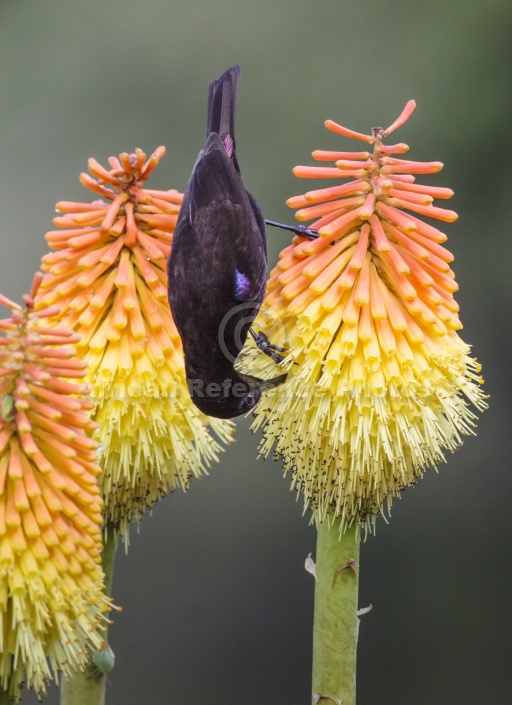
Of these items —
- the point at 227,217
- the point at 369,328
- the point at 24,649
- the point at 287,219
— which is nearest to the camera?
the point at 24,649

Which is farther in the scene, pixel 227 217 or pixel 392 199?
pixel 227 217

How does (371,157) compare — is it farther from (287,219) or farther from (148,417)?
(287,219)

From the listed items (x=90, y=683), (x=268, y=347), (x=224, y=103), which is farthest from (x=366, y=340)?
(x=224, y=103)

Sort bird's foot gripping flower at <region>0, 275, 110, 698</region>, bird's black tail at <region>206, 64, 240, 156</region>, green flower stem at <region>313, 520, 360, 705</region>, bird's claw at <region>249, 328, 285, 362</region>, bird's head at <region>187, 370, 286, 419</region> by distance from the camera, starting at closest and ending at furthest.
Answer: bird's foot gripping flower at <region>0, 275, 110, 698</region>, green flower stem at <region>313, 520, 360, 705</region>, bird's claw at <region>249, 328, 285, 362</region>, bird's head at <region>187, 370, 286, 419</region>, bird's black tail at <region>206, 64, 240, 156</region>

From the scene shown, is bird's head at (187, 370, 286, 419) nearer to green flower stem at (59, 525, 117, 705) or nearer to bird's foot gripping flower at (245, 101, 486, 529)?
bird's foot gripping flower at (245, 101, 486, 529)

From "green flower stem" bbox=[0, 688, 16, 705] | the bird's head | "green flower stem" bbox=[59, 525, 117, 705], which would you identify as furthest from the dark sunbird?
"green flower stem" bbox=[0, 688, 16, 705]

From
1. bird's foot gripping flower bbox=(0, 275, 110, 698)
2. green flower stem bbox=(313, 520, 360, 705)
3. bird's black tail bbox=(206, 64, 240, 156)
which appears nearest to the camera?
bird's foot gripping flower bbox=(0, 275, 110, 698)

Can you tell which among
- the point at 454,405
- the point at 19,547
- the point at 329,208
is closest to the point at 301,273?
the point at 329,208
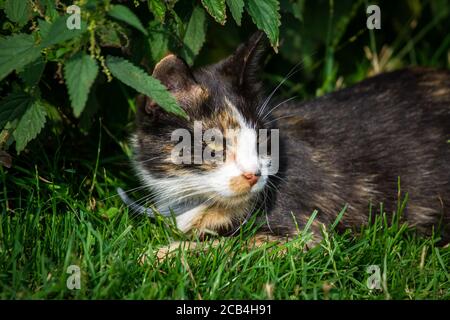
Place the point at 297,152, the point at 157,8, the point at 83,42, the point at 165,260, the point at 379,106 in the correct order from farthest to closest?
the point at 379,106 → the point at 297,152 → the point at 157,8 → the point at 165,260 → the point at 83,42

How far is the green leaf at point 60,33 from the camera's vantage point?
8.91 ft

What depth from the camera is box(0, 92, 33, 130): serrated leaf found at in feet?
10.4

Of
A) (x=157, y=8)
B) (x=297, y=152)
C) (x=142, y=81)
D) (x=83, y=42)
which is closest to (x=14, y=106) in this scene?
(x=83, y=42)

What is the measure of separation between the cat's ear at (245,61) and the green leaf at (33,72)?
890 millimetres

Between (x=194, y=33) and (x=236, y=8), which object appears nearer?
(x=236, y=8)

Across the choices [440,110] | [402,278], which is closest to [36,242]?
[402,278]

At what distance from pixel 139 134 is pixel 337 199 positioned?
1.08 m

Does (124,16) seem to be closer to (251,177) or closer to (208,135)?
(208,135)

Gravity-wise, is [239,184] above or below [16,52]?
below

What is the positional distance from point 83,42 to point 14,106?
1.84ft

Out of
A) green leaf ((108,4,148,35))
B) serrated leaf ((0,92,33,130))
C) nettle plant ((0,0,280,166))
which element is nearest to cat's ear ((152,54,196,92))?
nettle plant ((0,0,280,166))

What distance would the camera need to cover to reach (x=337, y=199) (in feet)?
12.2

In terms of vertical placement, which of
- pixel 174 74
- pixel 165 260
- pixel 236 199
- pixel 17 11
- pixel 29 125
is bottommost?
pixel 165 260

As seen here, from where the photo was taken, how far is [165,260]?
3018 mm
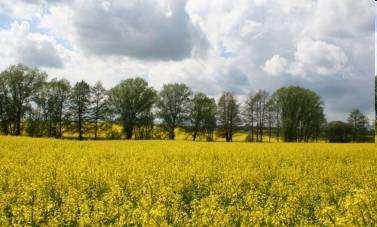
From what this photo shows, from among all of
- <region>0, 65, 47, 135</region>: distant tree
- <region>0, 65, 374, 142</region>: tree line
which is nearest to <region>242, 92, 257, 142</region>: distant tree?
<region>0, 65, 374, 142</region>: tree line

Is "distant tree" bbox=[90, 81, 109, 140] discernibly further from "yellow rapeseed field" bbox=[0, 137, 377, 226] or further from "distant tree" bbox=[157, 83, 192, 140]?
"yellow rapeseed field" bbox=[0, 137, 377, 226]

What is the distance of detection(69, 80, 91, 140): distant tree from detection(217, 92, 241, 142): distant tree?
24.4m

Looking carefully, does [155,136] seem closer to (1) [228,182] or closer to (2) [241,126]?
(2) [241,126]

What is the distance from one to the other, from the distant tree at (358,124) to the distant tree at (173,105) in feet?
120

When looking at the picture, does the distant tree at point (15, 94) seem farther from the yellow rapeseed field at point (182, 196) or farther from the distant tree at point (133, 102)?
the yellow rapeseed field at point (182, 196)

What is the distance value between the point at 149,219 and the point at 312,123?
Result: 8517 cm

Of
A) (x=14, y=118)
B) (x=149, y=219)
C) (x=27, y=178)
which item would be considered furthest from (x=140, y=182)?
(x=14, y=118)

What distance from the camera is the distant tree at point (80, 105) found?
Answer: 76.0 metres

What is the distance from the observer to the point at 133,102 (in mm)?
80562

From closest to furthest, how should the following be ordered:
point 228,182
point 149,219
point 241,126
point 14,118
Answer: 1. point 149,219
2. point 228,182
3. point 14,118
4. point 241,126

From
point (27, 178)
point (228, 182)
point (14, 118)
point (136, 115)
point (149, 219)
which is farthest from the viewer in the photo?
point (136, 115)

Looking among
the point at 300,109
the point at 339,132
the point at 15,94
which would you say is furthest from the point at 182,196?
the point at 339,132

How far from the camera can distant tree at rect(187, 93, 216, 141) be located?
3334 inches

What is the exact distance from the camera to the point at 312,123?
88.6 metres
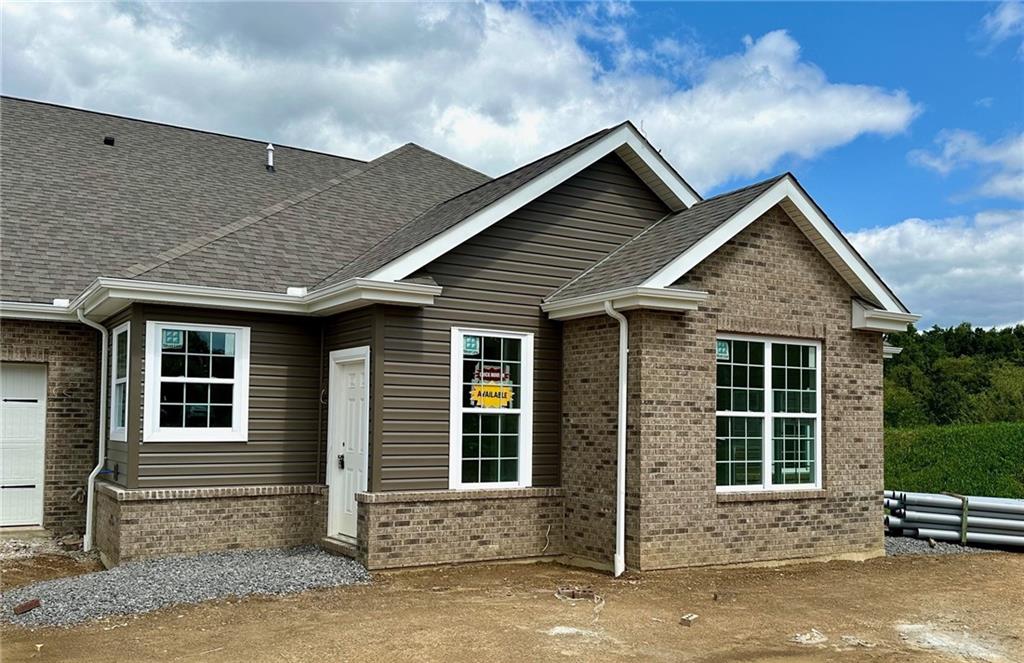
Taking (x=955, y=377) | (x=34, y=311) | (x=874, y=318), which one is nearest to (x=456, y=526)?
(x=874, y=318)

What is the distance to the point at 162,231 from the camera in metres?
14.5

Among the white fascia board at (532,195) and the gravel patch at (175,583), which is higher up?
the white fascia board at (532,195)

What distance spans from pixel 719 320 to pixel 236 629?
6.55 meters

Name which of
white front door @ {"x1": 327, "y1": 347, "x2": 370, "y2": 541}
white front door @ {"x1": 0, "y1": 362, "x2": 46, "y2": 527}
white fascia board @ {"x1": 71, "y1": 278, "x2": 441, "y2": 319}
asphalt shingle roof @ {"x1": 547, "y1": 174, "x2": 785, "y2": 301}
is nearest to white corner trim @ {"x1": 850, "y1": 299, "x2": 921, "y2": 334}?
asphalt shingle roof @ {"x1": 547, "y1": 174, "x2": 785, "y2": 301}

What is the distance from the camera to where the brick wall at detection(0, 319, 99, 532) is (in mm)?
13195

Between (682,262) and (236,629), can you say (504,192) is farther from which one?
(236,629)

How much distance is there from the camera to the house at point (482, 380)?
11.4 m

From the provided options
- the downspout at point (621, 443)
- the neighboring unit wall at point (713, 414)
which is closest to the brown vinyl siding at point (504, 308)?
the downspout at point (621, 443)

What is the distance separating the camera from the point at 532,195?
12391mm

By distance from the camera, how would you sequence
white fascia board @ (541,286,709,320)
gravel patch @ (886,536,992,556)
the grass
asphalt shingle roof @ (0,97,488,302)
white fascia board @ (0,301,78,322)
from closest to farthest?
white fascia board @ (541,286,709,320), white fascia board @ (0,301,78,322), asphalt shingle roof @ (0,97,488,302), gravel patch @ (886,536,992,556), the grass

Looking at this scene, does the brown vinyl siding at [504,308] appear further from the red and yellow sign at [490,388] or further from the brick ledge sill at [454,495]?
the red and yellow sign at [490,388]

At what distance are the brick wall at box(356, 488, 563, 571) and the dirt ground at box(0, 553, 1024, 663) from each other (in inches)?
9.7

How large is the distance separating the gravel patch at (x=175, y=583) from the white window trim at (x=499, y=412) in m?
1.73

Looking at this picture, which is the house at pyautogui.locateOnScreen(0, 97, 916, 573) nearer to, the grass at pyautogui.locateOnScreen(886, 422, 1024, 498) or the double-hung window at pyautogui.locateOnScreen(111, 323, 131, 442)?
the double-hung window at pyautogui.locateOnScreen(111, 323, 131, 442)
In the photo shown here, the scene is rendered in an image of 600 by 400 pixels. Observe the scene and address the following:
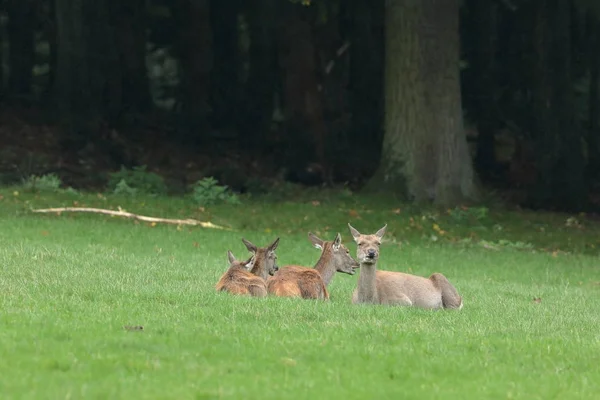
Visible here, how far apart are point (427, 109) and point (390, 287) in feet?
49.8

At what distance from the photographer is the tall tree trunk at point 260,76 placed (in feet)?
132

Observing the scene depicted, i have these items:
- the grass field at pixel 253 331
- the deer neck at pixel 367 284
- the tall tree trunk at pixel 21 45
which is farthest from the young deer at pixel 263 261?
the tall tree trunk at pixel 21 45

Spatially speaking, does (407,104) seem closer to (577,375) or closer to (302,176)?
(302,176)

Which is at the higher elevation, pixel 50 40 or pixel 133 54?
pixel 50 40

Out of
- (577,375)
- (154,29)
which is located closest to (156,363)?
(577,375)

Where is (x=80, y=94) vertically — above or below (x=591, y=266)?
above

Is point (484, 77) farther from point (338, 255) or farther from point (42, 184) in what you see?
point (338, 255)

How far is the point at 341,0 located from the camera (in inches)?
1483

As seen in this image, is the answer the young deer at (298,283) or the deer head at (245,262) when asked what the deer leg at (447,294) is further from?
the deer head at (245,262)

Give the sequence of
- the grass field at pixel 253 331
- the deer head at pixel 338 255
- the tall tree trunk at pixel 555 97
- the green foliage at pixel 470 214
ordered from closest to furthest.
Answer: the grass field at pixel 253 331
the deer head at pixel 338 255
the green foliage at pixel 470 214
the tall tree trunk at pixel 555 97

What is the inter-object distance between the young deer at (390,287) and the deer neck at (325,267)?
0.99 meters

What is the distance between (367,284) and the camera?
605 inches

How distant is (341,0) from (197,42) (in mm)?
5902

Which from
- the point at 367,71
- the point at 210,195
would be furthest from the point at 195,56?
the point at 210,195
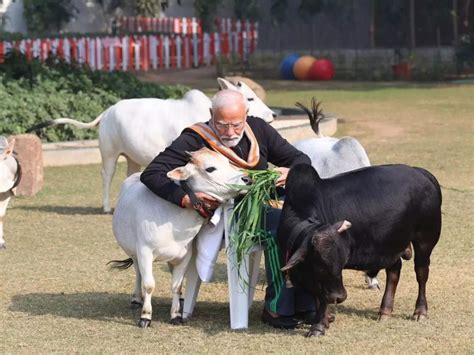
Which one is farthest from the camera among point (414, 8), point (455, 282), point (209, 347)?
point (414, 8)

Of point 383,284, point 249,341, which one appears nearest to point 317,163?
point 383,284

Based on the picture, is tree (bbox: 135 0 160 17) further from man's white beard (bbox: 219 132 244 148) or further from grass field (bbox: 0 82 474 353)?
man's white beard (bbox: 219 132 244 148)

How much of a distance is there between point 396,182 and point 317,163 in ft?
5.15

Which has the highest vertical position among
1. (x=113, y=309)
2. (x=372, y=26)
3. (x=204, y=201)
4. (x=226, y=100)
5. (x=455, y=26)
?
(x=372, y=26)

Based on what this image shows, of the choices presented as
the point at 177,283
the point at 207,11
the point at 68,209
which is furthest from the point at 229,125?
the point at 207,11

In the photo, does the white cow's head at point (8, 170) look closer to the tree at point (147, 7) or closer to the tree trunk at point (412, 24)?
the tree trunk at point (412, 24)

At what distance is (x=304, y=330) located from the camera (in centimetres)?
760

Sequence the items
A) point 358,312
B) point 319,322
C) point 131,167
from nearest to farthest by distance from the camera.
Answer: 1. point 319,322
2. point 358,312
3. point 131,167

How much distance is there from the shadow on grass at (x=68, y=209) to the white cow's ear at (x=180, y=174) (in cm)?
528

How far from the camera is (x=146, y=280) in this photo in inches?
301

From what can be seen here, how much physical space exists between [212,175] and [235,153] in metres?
0.28

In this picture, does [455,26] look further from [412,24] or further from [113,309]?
[113,309]

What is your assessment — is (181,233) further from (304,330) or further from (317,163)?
(317,163)

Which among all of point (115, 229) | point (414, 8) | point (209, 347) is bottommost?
point (209, 347)
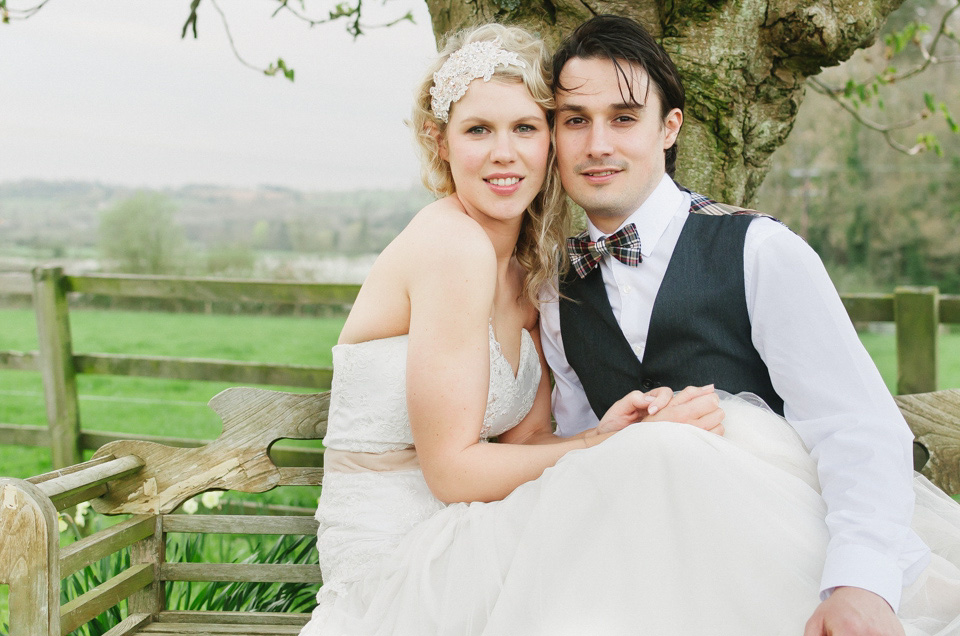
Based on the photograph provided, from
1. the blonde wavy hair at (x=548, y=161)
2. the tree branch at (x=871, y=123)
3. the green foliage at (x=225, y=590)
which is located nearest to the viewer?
the blonde wavy hair at (x=548, y=161)

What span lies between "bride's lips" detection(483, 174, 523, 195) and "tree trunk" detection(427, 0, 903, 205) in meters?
0.83

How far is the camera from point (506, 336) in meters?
2.21

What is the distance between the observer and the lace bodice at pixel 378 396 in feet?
6.50

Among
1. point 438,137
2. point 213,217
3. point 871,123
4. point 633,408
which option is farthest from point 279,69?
point 213,217

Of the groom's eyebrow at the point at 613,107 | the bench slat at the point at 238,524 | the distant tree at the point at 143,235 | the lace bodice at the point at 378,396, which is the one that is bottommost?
the bench slat at the point at 238,524

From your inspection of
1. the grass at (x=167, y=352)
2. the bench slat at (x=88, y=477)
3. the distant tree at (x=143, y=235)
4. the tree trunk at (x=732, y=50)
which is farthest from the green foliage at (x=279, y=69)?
the distant tree at (x=143, y=235)

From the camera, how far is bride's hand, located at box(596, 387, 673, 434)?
1.78 meters

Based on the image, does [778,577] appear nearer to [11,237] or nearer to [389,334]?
[389,334]

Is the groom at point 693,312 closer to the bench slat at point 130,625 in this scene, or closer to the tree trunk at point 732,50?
the tree trunk at point 732,50

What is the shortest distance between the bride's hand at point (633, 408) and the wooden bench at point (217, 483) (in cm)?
90

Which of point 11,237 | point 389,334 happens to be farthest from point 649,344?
point 11,237

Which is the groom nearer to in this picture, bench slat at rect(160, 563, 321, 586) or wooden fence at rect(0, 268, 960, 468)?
bench slat at rect(160, 563, 321, 586)

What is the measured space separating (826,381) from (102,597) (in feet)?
6.67

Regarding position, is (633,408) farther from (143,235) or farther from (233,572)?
(143,235)
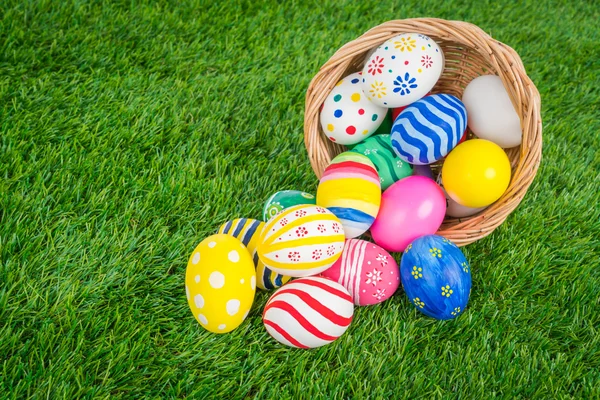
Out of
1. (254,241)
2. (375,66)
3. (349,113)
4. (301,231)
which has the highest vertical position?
(375,66)

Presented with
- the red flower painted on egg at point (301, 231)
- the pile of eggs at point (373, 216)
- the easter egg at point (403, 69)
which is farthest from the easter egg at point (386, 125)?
the red flower painted on egg at point (301, 231)

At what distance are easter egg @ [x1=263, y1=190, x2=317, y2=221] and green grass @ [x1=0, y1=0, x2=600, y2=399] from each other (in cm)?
17

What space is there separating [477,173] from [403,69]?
1.20ft

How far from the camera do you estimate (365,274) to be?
149cm

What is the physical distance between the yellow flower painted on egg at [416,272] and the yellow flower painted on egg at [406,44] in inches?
24.9

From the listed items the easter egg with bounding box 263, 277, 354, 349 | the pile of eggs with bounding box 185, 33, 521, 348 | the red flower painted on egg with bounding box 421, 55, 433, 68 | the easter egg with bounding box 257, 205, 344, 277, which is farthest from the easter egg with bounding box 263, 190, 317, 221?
the red flower painted on egg with bounding box 421, 55, 433, 68

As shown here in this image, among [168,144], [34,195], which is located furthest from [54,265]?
[168,144]

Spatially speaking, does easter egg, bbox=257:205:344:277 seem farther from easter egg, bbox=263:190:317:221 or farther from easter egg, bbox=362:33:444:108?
easter egg, bbox=362:33:444:108

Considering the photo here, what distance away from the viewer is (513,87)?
4.81ft

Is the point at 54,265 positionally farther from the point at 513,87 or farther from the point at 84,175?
the point at 513,87

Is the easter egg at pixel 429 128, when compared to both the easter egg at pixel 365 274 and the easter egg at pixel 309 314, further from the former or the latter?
the easter egg at pixel 309 314

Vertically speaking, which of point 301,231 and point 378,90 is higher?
point 378,90

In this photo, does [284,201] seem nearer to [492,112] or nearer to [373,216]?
[373,216]

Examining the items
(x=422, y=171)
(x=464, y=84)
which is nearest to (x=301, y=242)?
(x=422, y=171)
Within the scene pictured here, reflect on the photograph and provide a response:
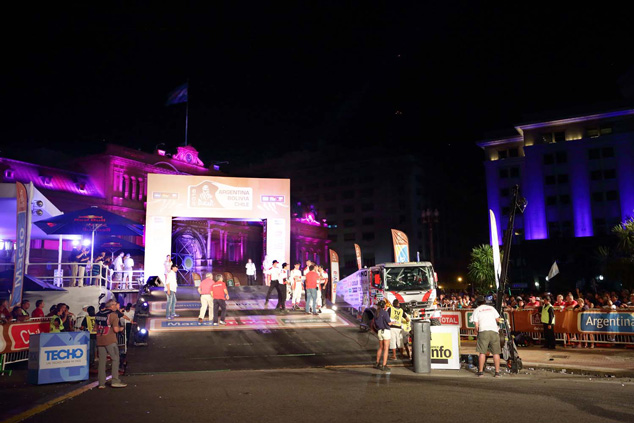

CHALLENGE. Could you write the rows, from the start through the line containing "Answer: bird's foot", as a numbered list without blank lines and without the pictures?

TASK SOLUTION.
1. Of these items —
2. - the point at 227,217
3. - the point at 369,328
4. - the point at 24,649
5. - the point at 287,219
6. — which is nearest to the camera?
7. the point at 24,649
8. Which is farther in the scene, pixel 227 217 or pixel 392 199?
9. pixel 227 217
10. How does (371,157) compare — is it farther from (287,219) or farther from (148,417)?
11. (287,219)
12. From the listed items (x=90, y=683), (x=268, y=347), (x=224, y=103), which is farthest from (x=366, y=340)?
13. (x=224, y=103)
14. Sort bird's foot gripping flower at <region>0, 275, 110, 698</region>, bird's black tail at <region>206, 64, 240, 156</region>, green flower stem at <region>313, 520, 360, 705</region>, bird's claw at <region>249, 328, 285, 362</region>, bird's head at <region>187, 370, 286, 419</region> by distance from the camera, starting at closest and ending at furthest.
15. Answer: bird's foot gripping flower at <region>0, 275, 110, 698</region>, green flower stem at <region>313, 520, 360, 705</region>, bird's claw at <region>249, 328, 285, 362</region>, bird's head at <region>187, 370, 286, 419</region>, bird's black tail at <region>206, 64, 240, 156</region>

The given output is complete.